■ **Assigned task**
The lines from the one containing "class: Mammalia" through the last line below, both ends included, must be reproduced exactly, with no pictures.

Segment Start: Data under study

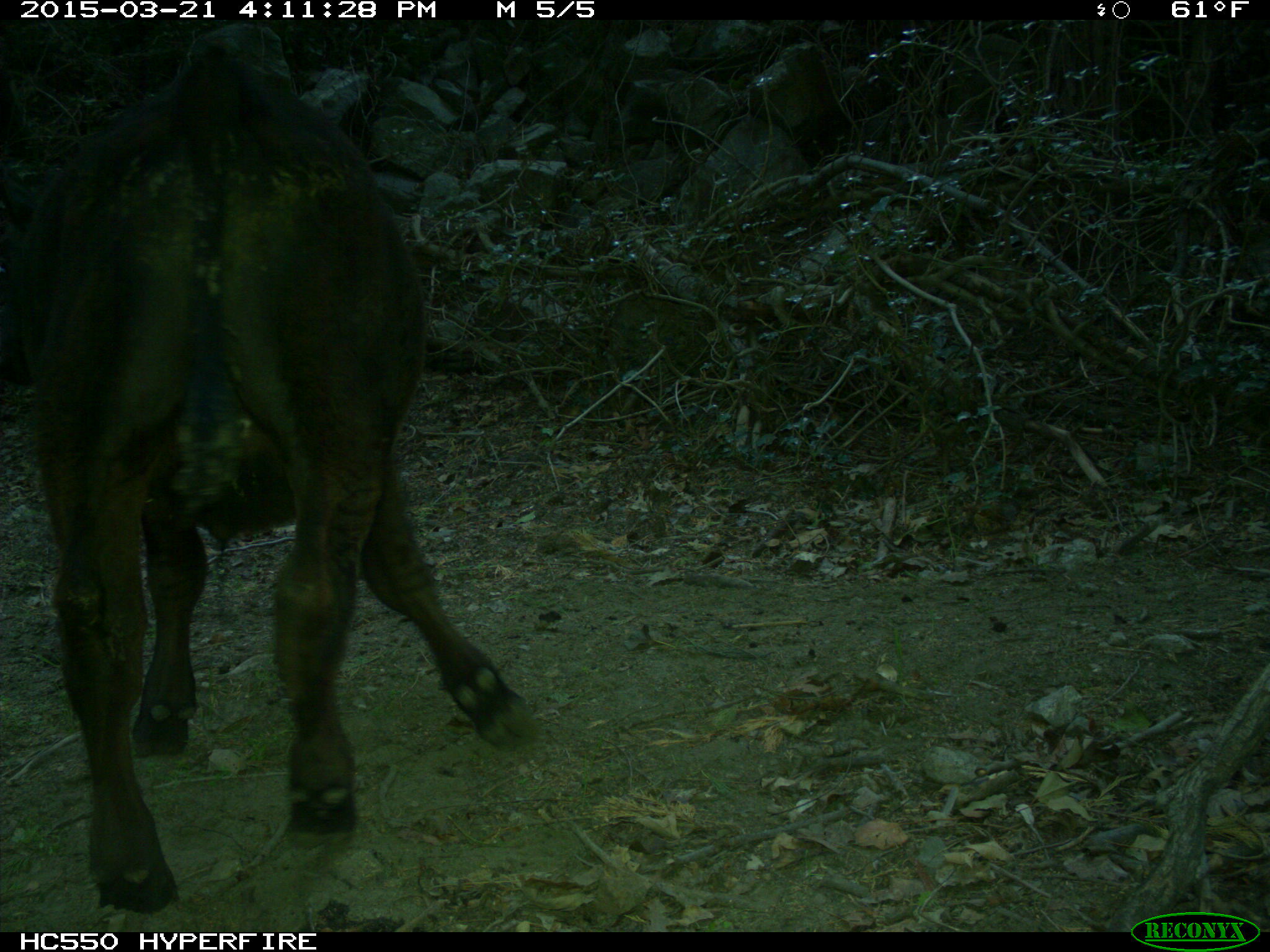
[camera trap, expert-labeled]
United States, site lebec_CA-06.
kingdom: Animalia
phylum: Chordata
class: Mammalia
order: Artiodactyla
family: Bovidae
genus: Bos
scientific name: Bos taurus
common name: domestic cow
Bos taurus (domestic cow).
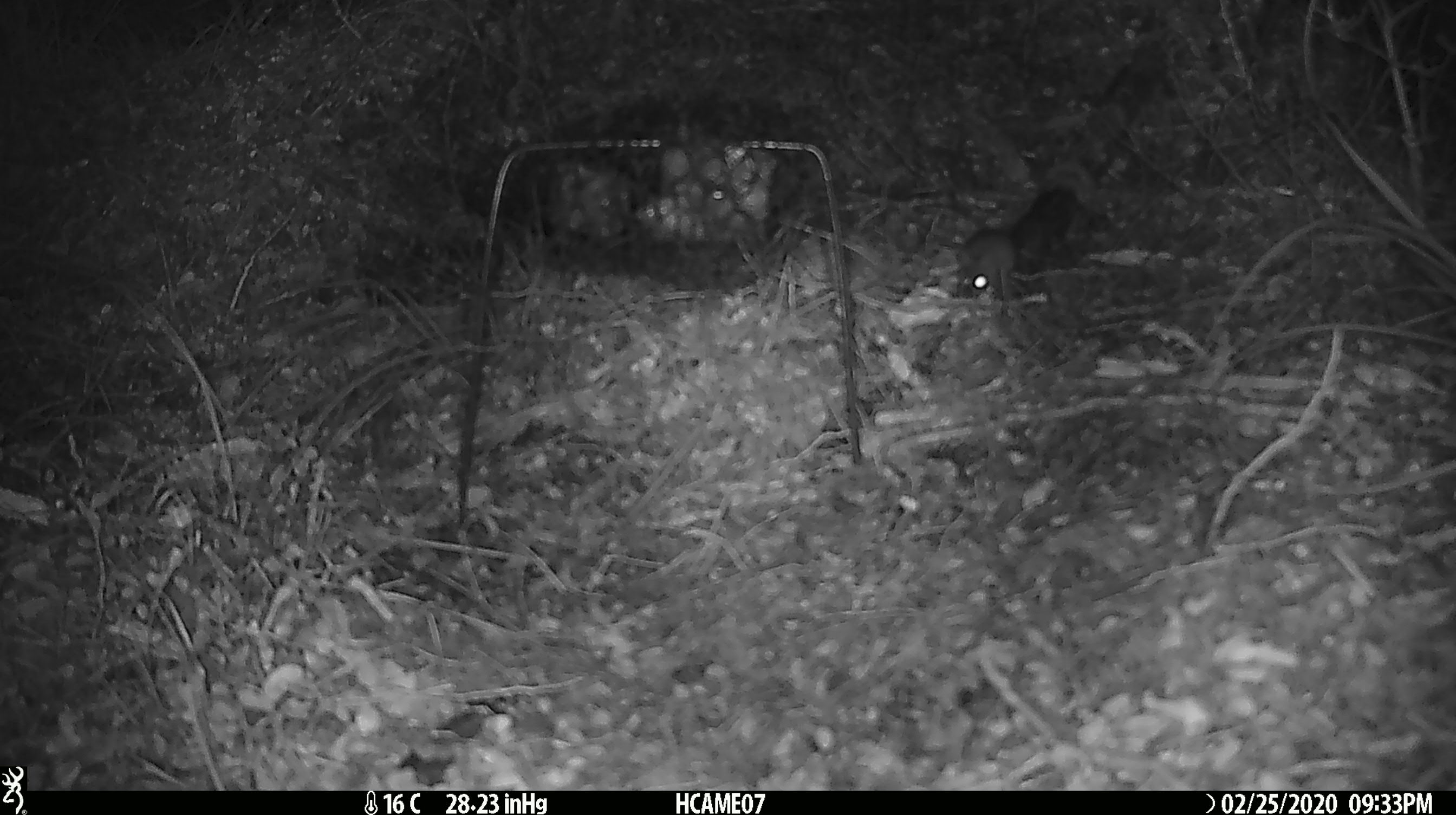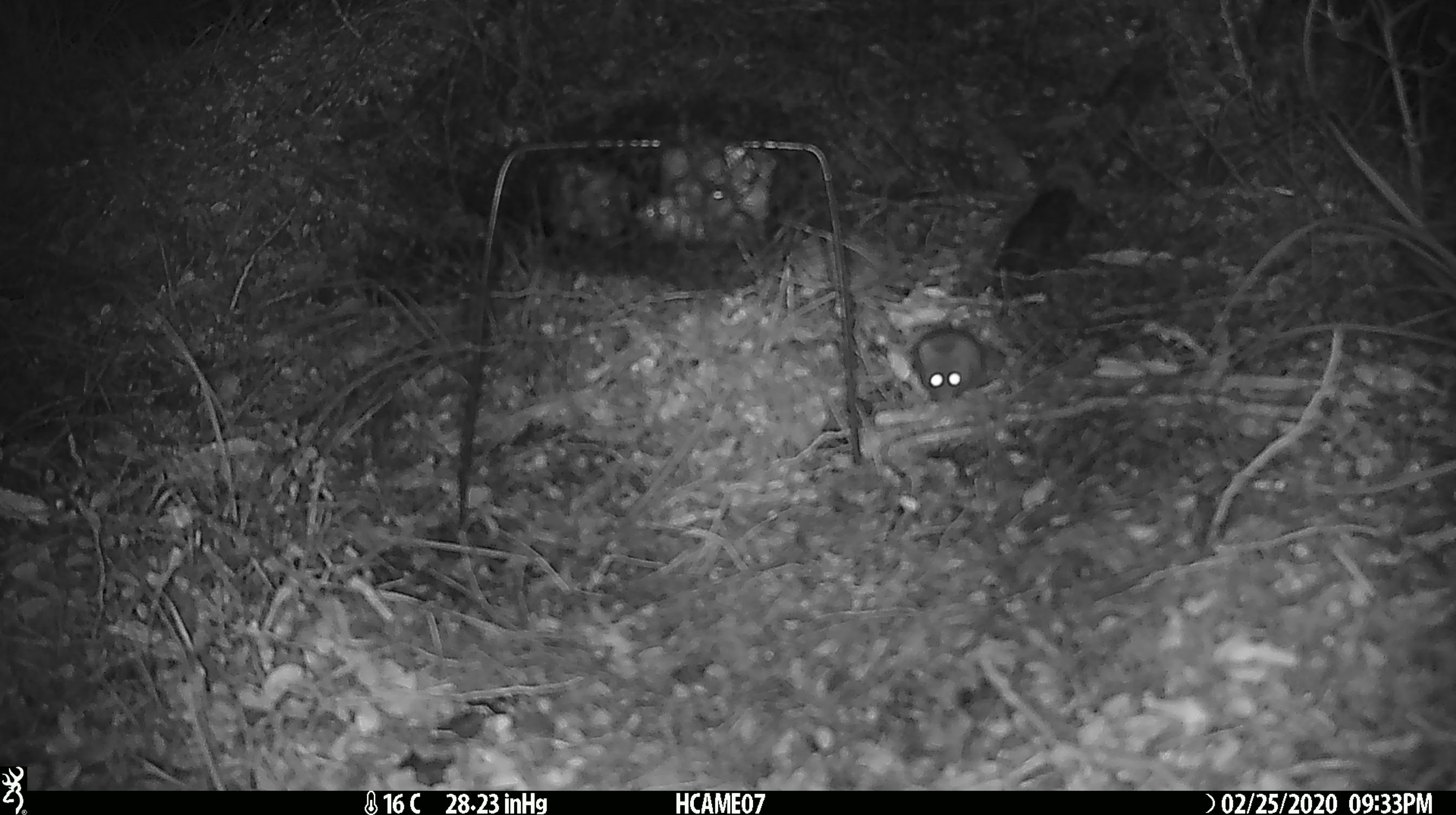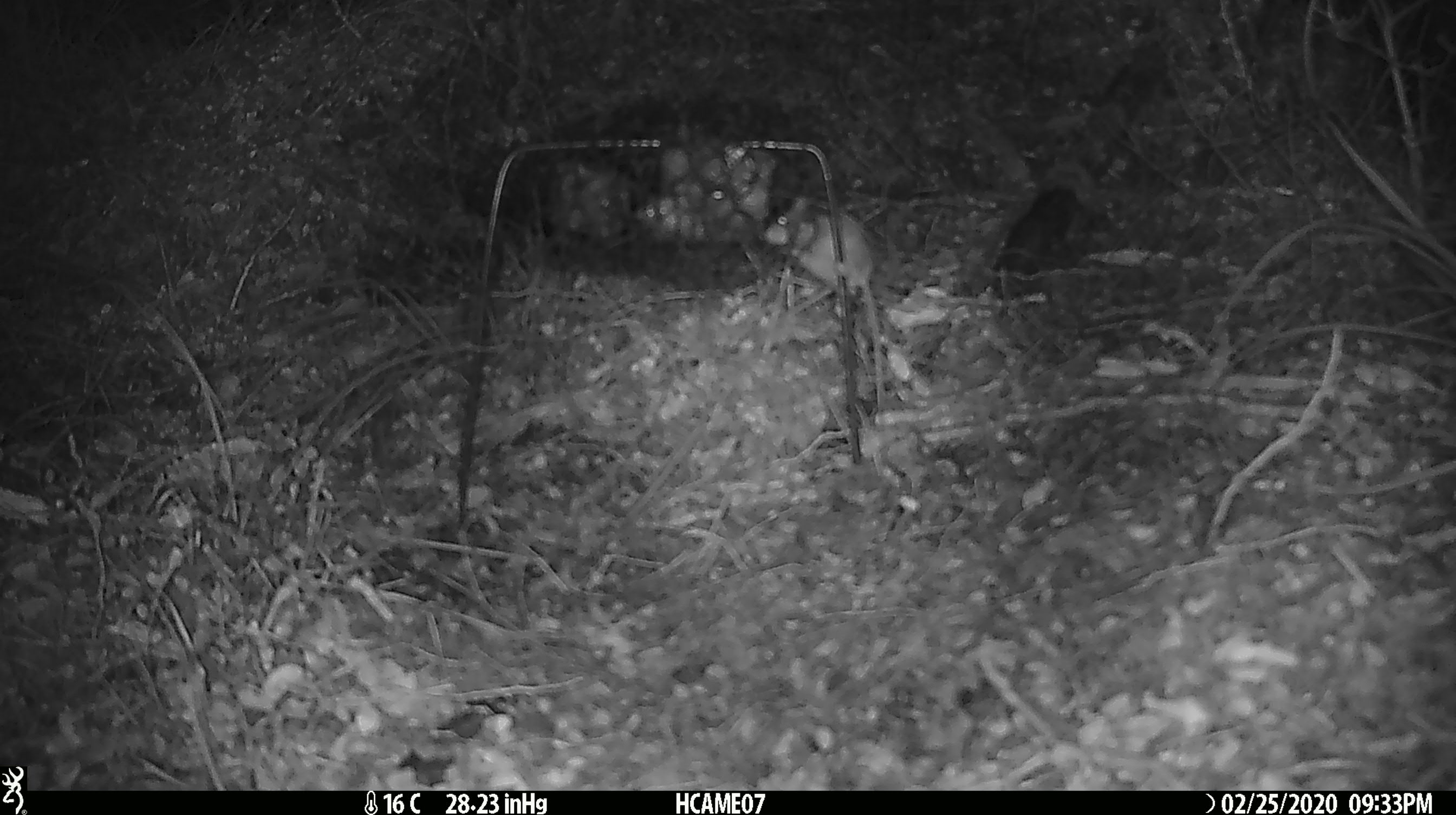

Segment End: Data under study

■ **Answer space**
class: Mammalia
order: Artiodactyla
family: Bovidae
genus: Bos
scientific name: Bos taurus
common name: domestic cow
Bos taurus (domestic cow).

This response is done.